Without new legislation to rely on, the SEC has determined that a digital asset (such as a cryptocurrency) may be considered an investment contract and therefore a security under the Howey framework. As SEC commissioner Hester Pierce (a.k.a. “Crypto Mom”) explained, “when we think about a cryptoasset as being a security what we’re doing is we’re saying it’s being sold as part of an investment contract. It doesn’t mean that the asset itself necessarily has to be a security. It means that it was being sold as a security.” Putting aside Pierce’s remarks, SEC Chair Gary Gensler recently admitted that cryptocurrencies are like the “Wild West,” and continues to vocalize his desire for more Congressional rulemaking on digital asset regulation.
At the same time, though, Gensler expressed his view that there is no issue on how cryptocurrencies are currently treated under the securities laws, concluding that “certain rules related to crypto assets are well settled.” Referring again to the Howey test, he also remarked that “the test to determine whether a crypto asset is a security is clear.” Yet, it is actually the lack of regulatory clarity that has kept the cryptocurrency community in limbo on how to act and at the mercy of the SEC’s scattered method of regulation-by-enforcement. As a testament to that, the SEC has now brought several digital asset cases under the Howey framework, alleging that the digital assets at issue were investment contracts and therefore securities.
In one recent case (SEC v. Ripple) being dubbed the “cryptocurrency trial of the century,” the SEC filed an action against Ripple Labs and its founders for their unregistered offering of the XRP digital token in alleged violation of the securities laws. The SEC alleged that XRP is an investment contract due to its centralized nature and the way in which it was offered, sold, and promoted. In order to preserve the sanctity of the Howey test and its application to digital asset cases, the SEC did not allege that XRP (as in the digital token) was itself a security, but, rather, it was the circumstances surrounding XRP’s offering that made it one.
Yet, the SEC felt the need to further justify its position that XRP is an investment contract by also explaining why “XRP is not a currency.” This leaves us with one remaining question: if XRP (as in the digital token itself) is not a security, but it’s also not a virtual currency, then what exactly is it? According to the SEC, the answer is simple: it’s “software code.” Respectfully, I have to disagree with the SEC here. The essence of a digital token cannot be diluted to have such a rudimentary meaning. Applying this type of logic to the Howey case would the equivalent of reducing the orange grove’s meaning to an orange seed. The XRP digital token represents something beyond software code; it represents a virtual currency. So whether the SEC would care to admit it or not, the Howey orange grove analysis does not apply as neatly to the facts and circumstances surrounding XRP and its offering.

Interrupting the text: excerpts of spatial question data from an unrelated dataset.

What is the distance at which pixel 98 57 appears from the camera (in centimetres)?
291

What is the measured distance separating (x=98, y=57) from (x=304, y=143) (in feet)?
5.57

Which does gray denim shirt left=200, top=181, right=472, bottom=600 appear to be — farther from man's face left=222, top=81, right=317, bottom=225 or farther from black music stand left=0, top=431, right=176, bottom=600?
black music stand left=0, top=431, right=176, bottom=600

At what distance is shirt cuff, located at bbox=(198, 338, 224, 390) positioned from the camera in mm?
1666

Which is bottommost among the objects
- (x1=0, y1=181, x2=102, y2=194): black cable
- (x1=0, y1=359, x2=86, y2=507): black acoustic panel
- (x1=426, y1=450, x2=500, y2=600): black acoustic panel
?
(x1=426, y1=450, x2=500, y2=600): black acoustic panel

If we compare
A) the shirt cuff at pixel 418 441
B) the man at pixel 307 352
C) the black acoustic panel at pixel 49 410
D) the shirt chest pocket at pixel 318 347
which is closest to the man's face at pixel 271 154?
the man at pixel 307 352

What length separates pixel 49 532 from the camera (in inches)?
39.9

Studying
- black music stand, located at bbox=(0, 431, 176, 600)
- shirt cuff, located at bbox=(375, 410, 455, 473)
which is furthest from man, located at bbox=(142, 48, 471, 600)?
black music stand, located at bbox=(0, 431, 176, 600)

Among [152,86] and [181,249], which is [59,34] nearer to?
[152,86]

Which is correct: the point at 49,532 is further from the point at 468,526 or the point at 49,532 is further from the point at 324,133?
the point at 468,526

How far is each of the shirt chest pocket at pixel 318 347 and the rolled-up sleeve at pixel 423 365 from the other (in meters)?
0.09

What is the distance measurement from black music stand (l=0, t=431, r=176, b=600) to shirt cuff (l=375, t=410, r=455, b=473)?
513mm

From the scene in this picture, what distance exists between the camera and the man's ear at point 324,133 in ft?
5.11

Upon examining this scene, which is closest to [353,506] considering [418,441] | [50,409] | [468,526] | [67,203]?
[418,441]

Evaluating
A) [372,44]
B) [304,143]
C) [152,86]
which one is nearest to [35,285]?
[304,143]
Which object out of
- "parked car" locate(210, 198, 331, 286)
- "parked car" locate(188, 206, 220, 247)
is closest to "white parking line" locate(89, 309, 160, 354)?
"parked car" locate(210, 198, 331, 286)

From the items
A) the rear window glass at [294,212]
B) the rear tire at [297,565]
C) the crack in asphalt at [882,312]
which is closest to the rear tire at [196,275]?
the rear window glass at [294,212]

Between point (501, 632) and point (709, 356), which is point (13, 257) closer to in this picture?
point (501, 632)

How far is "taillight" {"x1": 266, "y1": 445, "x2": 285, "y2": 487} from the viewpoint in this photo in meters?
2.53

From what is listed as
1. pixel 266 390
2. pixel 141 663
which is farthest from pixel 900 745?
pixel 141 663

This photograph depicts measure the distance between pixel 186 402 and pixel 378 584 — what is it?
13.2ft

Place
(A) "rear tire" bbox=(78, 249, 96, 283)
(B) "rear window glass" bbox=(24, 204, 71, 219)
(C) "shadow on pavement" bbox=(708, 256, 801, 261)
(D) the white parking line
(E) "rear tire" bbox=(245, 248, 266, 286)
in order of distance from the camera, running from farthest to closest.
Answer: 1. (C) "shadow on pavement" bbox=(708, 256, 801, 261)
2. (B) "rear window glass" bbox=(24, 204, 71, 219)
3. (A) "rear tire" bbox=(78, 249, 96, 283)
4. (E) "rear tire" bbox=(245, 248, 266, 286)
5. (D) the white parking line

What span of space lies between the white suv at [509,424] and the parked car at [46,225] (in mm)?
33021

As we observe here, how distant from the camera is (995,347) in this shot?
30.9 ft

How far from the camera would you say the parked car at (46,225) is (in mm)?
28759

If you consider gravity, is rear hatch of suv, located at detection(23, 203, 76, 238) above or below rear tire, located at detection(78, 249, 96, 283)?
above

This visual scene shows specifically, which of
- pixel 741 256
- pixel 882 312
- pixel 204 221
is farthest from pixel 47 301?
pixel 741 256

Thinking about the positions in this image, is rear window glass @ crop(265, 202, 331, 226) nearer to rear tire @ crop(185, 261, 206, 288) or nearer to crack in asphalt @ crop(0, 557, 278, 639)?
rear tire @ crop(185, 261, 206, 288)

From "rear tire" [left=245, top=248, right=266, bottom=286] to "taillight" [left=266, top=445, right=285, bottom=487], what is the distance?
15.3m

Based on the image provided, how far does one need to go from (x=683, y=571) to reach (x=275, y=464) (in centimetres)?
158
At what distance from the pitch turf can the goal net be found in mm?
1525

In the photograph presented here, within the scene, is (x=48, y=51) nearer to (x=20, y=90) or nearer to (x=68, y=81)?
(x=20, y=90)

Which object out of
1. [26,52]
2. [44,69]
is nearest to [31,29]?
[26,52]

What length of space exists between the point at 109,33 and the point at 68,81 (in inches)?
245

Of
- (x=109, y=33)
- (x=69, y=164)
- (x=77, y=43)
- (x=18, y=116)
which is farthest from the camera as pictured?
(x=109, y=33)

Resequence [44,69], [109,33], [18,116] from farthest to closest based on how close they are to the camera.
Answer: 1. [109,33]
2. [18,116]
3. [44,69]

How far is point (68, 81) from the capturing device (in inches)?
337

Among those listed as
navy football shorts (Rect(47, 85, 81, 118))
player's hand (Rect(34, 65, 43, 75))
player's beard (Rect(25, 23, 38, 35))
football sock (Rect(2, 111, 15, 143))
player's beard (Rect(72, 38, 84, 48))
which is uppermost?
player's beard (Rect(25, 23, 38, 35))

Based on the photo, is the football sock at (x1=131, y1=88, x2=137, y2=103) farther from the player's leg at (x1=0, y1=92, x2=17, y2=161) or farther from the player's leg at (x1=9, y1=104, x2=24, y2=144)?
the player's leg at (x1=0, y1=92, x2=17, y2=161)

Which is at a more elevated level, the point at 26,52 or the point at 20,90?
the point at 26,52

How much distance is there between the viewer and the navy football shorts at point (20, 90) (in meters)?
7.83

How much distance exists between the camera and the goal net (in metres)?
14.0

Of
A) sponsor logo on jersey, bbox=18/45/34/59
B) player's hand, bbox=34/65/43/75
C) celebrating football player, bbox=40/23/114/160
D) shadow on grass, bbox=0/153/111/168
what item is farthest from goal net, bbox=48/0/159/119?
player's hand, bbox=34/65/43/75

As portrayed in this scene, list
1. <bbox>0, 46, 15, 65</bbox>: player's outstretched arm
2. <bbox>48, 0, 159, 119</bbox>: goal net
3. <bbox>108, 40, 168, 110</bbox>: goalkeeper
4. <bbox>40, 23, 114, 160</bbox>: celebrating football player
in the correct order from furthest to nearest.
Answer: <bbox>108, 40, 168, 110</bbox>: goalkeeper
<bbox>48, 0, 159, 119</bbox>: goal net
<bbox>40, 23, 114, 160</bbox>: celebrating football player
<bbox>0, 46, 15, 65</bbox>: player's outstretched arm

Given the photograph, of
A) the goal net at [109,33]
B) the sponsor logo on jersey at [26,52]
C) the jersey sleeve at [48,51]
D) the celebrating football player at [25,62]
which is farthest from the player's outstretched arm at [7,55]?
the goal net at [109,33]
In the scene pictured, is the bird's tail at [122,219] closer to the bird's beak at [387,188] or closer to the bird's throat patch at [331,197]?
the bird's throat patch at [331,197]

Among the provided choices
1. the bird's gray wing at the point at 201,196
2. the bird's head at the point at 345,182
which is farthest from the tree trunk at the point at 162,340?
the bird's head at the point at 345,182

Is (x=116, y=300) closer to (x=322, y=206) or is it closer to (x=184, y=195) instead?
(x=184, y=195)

While the Ripple case guarantees to be an interesting outcome for the DeFi movement, the SEC doesn’t plan to stop there. The SEC has put a “spotlight” on initial coin offerings (“ICOs”) and continues to bring more cases of unregistered offerings of digital assets and their promoters (celebrities not excluded), such as against “Above the Law” star Steven Seagal. While new legislation such as the Securities Clarity Act is promising, as its name aptly suggests, more clarity in this area, in the meantime, the SEC will continue regulating the nascent cryptocurrency industry under 75-year old jurisprudence. It is my hope that we will soon see formal cryptocurrency regulations in place so that the SEC can start reviewing digital asset cases using an apples-to-apples analysis rather than settling on comparing them to orange groves.